ADD UPDATE, 7 May 2019: Allbrook hosts one of Eastleigh’s most valuable heritage assets, but little has been done to promote its awareness. Now the council’s Local Plan threatens to degrade it further.
Allbrook Farmhouse was less than ten years old when artist Mary Beale and her husband Charles moved there in 1665 to escape the Great Plague in London. Unusually, it was Mary who earned the family’s living, from her portrait painting, while Charles supported her by managing the studio. This relationship is reflected in Mary’s ‘Essay on Friendship’, promoting equality of the sexes, also written in Allbrook.
Her self-portrait, now in the National Portrait Gallery, was painted there and it is likely that many of her sitters’ portraits were painted there too. Quite possibly they included some fairly notable people of that era. We know that Izaak Walton, friend of the poet John Donne and author of ‘The Compleat Angler’, visited her at Allbrook.
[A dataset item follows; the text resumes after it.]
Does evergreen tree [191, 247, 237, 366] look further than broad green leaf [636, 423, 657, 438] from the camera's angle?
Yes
The rare survival of this location where Mary Beale lived and worked adds a further historical significance to Allbrook Farmhouse well beyond that of comparable Grade II listed buildings in the Eastleigh district. Yet oddly, to the casual passer-by, it is just another old building.
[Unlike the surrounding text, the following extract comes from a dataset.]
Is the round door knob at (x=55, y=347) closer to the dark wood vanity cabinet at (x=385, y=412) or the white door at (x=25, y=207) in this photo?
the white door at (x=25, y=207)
History has not been kind to Mary’s former home. The Itchen Navigation, and later the railway embankment, were built within metres of it. Various alterations, neglect and the 20th century theft of its entrance door have detracted from its original appearance. In 1995 it escaped being turned into a pub restaurant. The 2008 Planning Inquiry saw opposition from, among others, Sir Roy Strong and Tracey Emin but, despite the claim that Allbrook Farmhouse was the only known artist’s studio from the 17th century still existing in Britain, its immediate environment was further drastically altered. The old farmhouse is now hemmed in by a new housing estate hard up against the property. The house itself was renovated and refurbished. Whether the racking where Mary dried her canvases survived these renovations is uncertain.
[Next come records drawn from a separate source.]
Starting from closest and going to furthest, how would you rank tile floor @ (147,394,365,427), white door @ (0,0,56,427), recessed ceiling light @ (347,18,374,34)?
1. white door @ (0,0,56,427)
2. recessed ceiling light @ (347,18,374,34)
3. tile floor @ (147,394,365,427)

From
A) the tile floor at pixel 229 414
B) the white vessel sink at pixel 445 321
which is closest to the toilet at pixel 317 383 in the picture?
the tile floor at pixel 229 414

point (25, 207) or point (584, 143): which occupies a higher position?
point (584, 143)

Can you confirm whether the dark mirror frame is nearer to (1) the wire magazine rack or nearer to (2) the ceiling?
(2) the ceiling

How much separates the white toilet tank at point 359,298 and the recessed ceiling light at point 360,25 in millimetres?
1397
The latest affront to this unique piece of Britain’s artistic heritage is the proposed building of the North Bishopstoke Link Road in Eastleigh Borough Council’s Local Plan. This road scheme would involve closing off Allbrook Hill at the bottom and re-routing traffic behind the existing houses along a new road leading to Junction 12 on the M3.
Originally conceived with a roundabout junction with Pitmore Road, it now proposes a tee junction. It appears that without the roundabout to slow it down, more and faster traffic from the motorway will then flow into the narrower section past Allbrook Farmhouse and require new signage and physical protection for the under-sized Allbrook railway bridge.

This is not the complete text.